С шумом отодвинув стул, он встал, подошел ко мне и обнял — мой чудесный мальчик, которого бы попросту не было, если бы все не случилось так, как случилось. Собаки у наших ног ждали объедков. Прижимая Джейкоба к себе, я твердила про себя, что все, что я построила: моя семья, моя личностность, — все это осталось неизменным. То, что я узнала, изменило все и одновременно не изменило ничего. Моя жизнь оказалась похожа на один из тех больших и сложных пазлов, обратная сторона которых в законченном виде отображает другую картину: трамвай в Сан-Франциско или мост Золотые Ворота. Подсолнухи Ван Гога или его автопортрет. Те же фрагменты пазла. Тот же материал. Та же форма.
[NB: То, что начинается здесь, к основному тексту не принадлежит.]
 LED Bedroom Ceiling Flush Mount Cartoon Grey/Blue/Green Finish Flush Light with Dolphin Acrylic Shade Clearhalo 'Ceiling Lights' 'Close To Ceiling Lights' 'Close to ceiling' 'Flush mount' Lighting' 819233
Другая картина.
Постепенно обдумывая новость, Джейкоб задал нам несколько вопросов — все они были о Бене.
— Он жив?
— Да.
Я не назвала ему имени Бена. Не хотела, чтобы он поднялся к себе и погряз в омуте Google. Кроме того, я хотела защитить сына. Ведь я понятия не имела, каким в конце концов будет ответ Бена на мою просьбу о встрече на чашку кофе.
Джейкоб кивнул:
— Ты собираешься с ним встретиться?
— Не знаю. Я бы хотела. Надеюсь, что да.
— Можно я тоже?
— Посмотрим, как пойдут дела.
Я поборола странное желание заверить Джейкоба, что его дед по-прежнему остается его дедом. Что вообще это для него могло значить? Мой папа был абстракцией, одним из предков — только и всего. Эти истории, талит, развешанные и расставленные по дому старые фотографии с маленьким мальчиком в котелке — все это было важно для меня. Но для сына они были такими же нереальными, как басни и сказки, которые я читала ему в детстве.
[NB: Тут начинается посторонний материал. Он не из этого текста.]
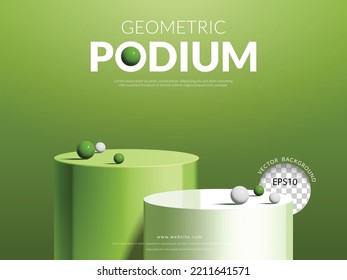 Geometric product display concept, green and white podium with ball on green background, vector illustration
Джейкоб снова сел за стол и принялся за мясо. Я вдруг тоже проголодалась — от облегчения, что этот разговор, который грозно маячил на горизонте, теперь был позади. Я наблюдала, как он со свойственным его возрасту аппетитом поглощает ужин, и размышляла, запомнит ли сын этот вечер навсегда или он в конце концов попадет в разряд странных, но ничего особенного не значащих. Джейкоб проводил рукой по своим густым темно-русым волосам и, казалось, впал в глубокую задумчивость. Я ждала, будет ли он задавать еще вопросы или мы просто сменим тему. В тот вечер играли «Ред Сокс». Они с Майклом, видимо, после ужина собирались смотреть.